PEER: What’s one of your go-to self-care habits?

MORIAH: Gosh, there’s so many. It’s hard to pick one. I love taking care of my body. I really do. It’s one of my favorite things. I love to sleep. I love water. I love walking. I think right now my favorite thing is walking my dog.

PEER: What’s your favorite Christmas tradition?

MORIAH: Making tamales, hands down. We do it every year. My mom makes them. Last day of December, we make all the tamales. We cook them all up. We have people over all day long into the night. It’s my favorite.

PEER: What are you listening to right now?

MORIAH: Okay. I’m listening to a lot of music by an artist out of the UK named Paul the Messenger.

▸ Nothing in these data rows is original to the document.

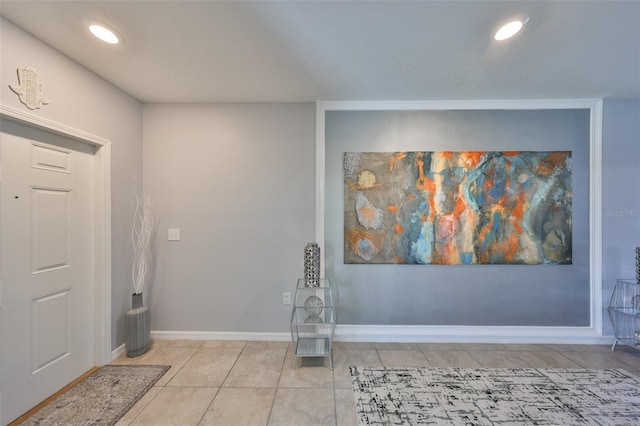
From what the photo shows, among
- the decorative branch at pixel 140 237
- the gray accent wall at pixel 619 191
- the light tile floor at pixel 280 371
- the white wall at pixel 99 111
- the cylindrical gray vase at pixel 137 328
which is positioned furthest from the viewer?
the gray accent wall at pixel 619 191

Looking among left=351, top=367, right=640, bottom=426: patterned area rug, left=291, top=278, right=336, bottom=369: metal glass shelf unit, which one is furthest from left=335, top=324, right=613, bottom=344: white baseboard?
left=351, top=367, right=640, bottom=426: patterned area rug

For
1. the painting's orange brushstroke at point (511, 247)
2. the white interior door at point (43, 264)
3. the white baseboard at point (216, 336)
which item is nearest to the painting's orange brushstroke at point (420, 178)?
the painting's orange brushstroke at point (511, 247)

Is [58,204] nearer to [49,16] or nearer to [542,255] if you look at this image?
[49,16]

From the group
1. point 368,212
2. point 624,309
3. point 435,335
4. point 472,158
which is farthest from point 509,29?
point 624,309

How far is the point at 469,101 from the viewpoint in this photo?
2.62m

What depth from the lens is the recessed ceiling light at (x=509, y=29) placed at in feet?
4.99

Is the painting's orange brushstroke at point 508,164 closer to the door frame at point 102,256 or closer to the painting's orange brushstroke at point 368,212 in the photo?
the painting's orange brushstroke at point 368,212

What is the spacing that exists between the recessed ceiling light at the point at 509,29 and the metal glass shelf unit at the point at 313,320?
2.19 metres

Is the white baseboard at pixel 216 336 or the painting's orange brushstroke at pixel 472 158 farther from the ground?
the painting's orange brushstroke at pixel 472 158

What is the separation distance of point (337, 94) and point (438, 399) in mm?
2667

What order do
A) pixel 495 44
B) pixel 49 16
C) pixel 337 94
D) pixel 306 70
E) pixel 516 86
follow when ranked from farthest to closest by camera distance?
pixel 337 94
pixel 516 86
pixel 306 70
pixel 495 44
pixel 49 16

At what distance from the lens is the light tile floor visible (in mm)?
1673

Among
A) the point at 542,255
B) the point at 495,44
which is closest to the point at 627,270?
the point at 542,255

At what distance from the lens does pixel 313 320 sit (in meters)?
2.33
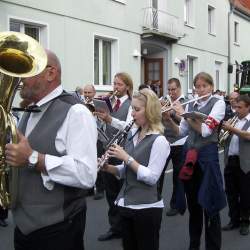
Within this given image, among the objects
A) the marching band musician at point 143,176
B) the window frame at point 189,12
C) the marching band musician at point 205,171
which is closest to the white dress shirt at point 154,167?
the marching band musician at point 143,176

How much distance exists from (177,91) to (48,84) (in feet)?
13.3

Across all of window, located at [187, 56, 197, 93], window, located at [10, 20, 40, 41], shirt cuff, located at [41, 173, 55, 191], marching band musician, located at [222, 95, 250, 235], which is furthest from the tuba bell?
window, located at [187, 56, 197, 93]

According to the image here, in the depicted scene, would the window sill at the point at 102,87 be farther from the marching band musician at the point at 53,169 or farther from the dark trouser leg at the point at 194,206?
the marching band musician at the point at 53,169

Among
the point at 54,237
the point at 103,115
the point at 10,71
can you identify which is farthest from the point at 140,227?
the point at 103,115

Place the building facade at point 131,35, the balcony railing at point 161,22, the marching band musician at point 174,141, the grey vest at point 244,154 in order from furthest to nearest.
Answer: the balcony railing at point 161,22
the building facade at point 131,35
the marching band musician at point 174,141
the grey vest at point 244,154

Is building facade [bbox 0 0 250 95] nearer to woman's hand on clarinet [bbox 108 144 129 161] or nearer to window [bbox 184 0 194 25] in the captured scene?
window [bbox 184 0 194 25]

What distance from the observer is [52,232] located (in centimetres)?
267

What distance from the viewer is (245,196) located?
5.88 meters

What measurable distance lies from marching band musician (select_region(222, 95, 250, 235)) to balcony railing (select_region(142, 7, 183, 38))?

PEER: What is your favorite Bible verse?

MORIAH: I think the one I’ve recently been really diving into is 2 Corinthians 8:14 and it talks about the importance of taking care of people who are needy when you are experiencing wealth or opportunity, and then being prepared for the tables to turn and for the people that you help to help you as well when in your moment of need. I quoted it in an op-ed that I’m working on for Hispanic Heritage Month because I feel like there’s not a lot of representation of Mexican Americans in a lot of spaces. I think that’s reflective of the culture. And statistically, people who identify as Mexican or Hispanic, they really tend to believe that if they work hard, good things will come to them. And I think that’s true.

But there also comes a point where you need to work hard and really step into the spaces that you feel like you can serve well, and you can meet people’s needs and not wait for the opportunity. And then people who are in decision-making seats in any industry. I think they have a unique opportunity to look for people who are underrepresented in their staff and in their teams and higher accordingly. So yeah, that’s just something that I’ve been thinking about.